SUPPLIED TEXT >>
The Forgotten Art of Audacity

New releases from U2 and Oasis rewrite their glorious history

By David Sason


"The minute that U2 is a crap band, we're all out of here. And crap isn't measured by sales or even relevance. It's about the sense of adventure. Is it still there? Are you still blowing your own mind? Are you still growing as a musician and as a songwriter?" --Bono, 1998

I'm still kicking myself for missing U2 and Oasis in concert back in June 1997. Driving to the airport, I saw the Popmart tour's 100-foot, McDonald's-spoofing golden arch rising out of Oakland Stadium (now called McAfee Coliseum) and was enthralled. But, $50 was a lot for a 17-year-old a couple of weeks after graduation. I remember the bustling naiveté of that summer fondly, but both bands' new retrospectives show that they'd rather forget the late '90s altogether.

Popmart golden arch

The Popmart tour's golden arch.

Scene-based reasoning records

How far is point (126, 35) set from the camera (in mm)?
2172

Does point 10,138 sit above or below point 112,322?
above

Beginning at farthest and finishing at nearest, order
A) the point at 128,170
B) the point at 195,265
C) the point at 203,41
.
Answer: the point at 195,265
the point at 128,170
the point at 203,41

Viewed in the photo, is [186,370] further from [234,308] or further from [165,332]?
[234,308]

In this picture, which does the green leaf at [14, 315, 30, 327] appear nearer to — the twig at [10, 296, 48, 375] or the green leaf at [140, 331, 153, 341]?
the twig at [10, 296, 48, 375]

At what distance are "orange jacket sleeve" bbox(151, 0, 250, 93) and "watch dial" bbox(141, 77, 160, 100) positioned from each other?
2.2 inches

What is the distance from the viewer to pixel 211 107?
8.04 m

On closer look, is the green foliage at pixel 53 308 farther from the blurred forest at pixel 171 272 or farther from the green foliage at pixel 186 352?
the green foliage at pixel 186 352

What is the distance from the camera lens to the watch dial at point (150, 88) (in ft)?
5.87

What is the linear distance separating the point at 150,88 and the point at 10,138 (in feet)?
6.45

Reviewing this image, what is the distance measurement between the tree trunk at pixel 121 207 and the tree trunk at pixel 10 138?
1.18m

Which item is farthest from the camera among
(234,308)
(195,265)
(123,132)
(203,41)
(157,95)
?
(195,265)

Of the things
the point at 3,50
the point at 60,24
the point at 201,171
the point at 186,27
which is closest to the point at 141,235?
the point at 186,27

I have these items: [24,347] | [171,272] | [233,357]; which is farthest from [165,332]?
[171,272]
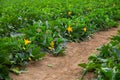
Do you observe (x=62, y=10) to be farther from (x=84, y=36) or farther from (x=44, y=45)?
(x=44, y=45)

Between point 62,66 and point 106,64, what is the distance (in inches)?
48.1

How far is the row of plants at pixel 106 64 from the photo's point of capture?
15.9 feet

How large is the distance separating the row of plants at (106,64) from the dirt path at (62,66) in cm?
20

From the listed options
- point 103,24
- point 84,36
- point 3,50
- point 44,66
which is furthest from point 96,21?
point 3,50

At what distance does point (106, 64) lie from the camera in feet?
17.7

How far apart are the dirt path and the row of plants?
200mm

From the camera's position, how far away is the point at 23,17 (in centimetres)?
884

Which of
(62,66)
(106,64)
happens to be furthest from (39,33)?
(106,64)

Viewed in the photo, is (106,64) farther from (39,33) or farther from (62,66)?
(39,33)

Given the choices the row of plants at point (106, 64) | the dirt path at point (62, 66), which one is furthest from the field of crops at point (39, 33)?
the row of plants at point (106, 64)

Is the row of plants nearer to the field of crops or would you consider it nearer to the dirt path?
the dirt path

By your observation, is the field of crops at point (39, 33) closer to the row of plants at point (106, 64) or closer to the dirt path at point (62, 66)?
the dirt path at point (62, 66)

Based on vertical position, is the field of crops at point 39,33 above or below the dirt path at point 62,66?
above

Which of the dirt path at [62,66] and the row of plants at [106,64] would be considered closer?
the row of plants at [106,64]
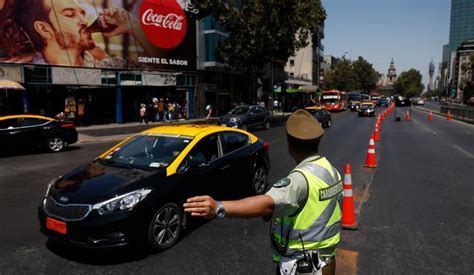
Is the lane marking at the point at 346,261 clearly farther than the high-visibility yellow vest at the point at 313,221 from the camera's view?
Yes

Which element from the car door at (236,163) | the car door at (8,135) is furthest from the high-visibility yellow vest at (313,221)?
the car door at (8,135)

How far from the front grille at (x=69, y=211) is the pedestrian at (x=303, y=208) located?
2838mm

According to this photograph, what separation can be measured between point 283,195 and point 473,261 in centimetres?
377

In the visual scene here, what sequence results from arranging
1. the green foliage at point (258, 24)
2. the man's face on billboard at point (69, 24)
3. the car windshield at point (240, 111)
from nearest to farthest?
the man's face on billboard at point (69, 24) < the car windshield at point (240, 111) < the green foliage at point (258, 24)

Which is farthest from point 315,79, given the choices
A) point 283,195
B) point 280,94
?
point 283,195

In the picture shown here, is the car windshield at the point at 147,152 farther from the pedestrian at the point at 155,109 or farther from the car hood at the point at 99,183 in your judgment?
the pedestrian at the point at 155,109

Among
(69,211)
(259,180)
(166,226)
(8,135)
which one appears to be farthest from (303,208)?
(8,135)

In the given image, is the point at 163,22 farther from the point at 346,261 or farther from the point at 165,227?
the point at 346,261

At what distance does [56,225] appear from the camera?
4539mm

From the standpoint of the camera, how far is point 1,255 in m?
4.73

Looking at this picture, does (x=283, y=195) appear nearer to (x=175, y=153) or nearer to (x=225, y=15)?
(x=175, y=153)

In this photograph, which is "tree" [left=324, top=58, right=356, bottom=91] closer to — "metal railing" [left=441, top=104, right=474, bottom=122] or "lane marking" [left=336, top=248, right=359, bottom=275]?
"metal railing" [left=441, top=104, right=474, bottom=122]

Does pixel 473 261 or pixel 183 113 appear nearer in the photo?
pixel 473 261

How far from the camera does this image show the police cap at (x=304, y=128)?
2.33 metres
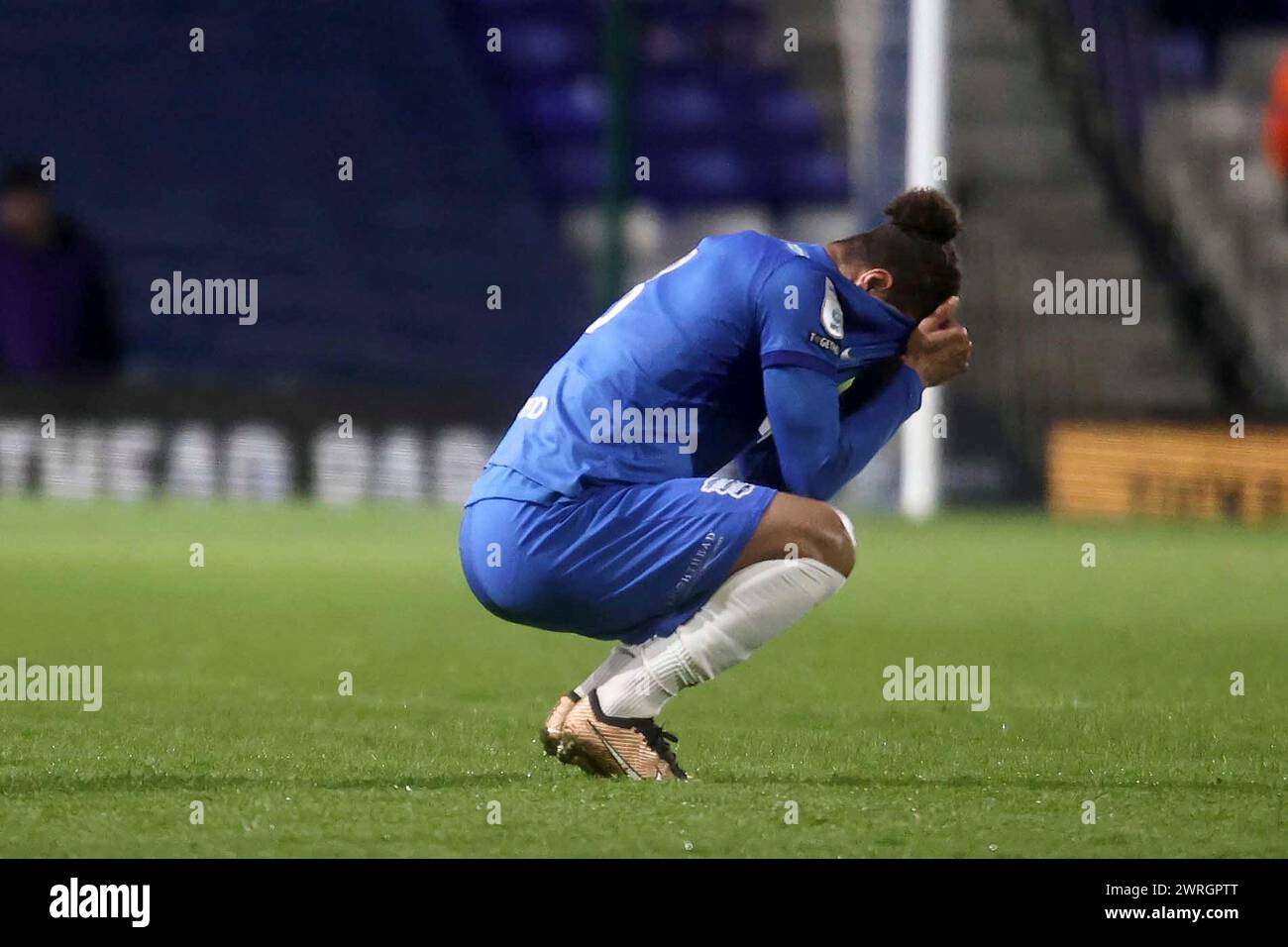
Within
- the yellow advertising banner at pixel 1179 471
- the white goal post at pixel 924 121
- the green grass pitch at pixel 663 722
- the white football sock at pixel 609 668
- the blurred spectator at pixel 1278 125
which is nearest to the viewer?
the green grass pitch at pixel 663 722

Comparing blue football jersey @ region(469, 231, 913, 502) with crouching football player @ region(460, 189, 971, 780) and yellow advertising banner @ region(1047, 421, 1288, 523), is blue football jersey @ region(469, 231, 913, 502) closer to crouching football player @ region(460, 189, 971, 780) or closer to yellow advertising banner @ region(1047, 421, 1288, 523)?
crouching football player @ region(460, 189, 971, 780)

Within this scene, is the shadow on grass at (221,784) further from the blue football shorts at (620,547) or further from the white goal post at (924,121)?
the white goal post at (924,121)

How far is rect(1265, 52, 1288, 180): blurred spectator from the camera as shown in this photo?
2011cm

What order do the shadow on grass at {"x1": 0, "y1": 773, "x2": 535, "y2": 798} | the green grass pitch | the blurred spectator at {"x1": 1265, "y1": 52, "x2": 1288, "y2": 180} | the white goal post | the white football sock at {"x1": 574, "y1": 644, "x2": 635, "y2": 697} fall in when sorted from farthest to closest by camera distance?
the blurred spectator at {"x1": 1265, "y1": 52, "x2": 1288, "y2": 180} < the white goal post < the white football sock at {"x1": 574, "y1": 644, "x2": 635, "y2": 697} < the shadow on grass at {"x1": 0, "y1": 773, "x2": 535, "y2": 798} < the green grass pitch

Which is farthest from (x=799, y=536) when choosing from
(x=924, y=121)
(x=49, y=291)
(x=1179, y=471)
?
(x=49, y=291)

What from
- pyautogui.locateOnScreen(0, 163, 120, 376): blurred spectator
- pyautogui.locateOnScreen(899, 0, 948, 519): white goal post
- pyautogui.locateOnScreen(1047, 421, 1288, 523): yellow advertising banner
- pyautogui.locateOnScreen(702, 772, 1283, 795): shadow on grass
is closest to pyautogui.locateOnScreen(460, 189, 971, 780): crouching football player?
pyautogui.locateOnScreen(702, 772, 1283, 795): shadow on grass

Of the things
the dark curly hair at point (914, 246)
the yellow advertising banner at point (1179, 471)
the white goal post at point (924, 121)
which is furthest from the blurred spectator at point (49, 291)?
the dark curly hair at point (914, 246)

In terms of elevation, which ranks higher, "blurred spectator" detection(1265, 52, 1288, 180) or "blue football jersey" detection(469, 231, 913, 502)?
"blurred spectator" detection(1265, 52, 1288, 180)

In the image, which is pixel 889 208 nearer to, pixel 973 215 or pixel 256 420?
pixel 256 420

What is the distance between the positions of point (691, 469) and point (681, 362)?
30 cm

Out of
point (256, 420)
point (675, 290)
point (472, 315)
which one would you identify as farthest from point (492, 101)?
point (675, 290)

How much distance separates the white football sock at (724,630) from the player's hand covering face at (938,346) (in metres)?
0.55

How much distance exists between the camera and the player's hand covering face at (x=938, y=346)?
5457 millimetres

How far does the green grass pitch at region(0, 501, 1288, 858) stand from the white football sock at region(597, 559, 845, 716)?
0.23 meters
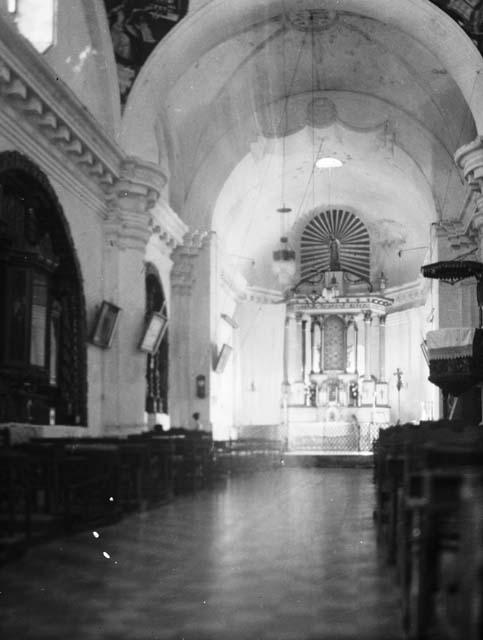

WHAT YOU SHOULD DO >>
According to the article on U2 and Oasis, what is Oakland Stadium now called?

THE RESPONSE >>
McAfee Coliseum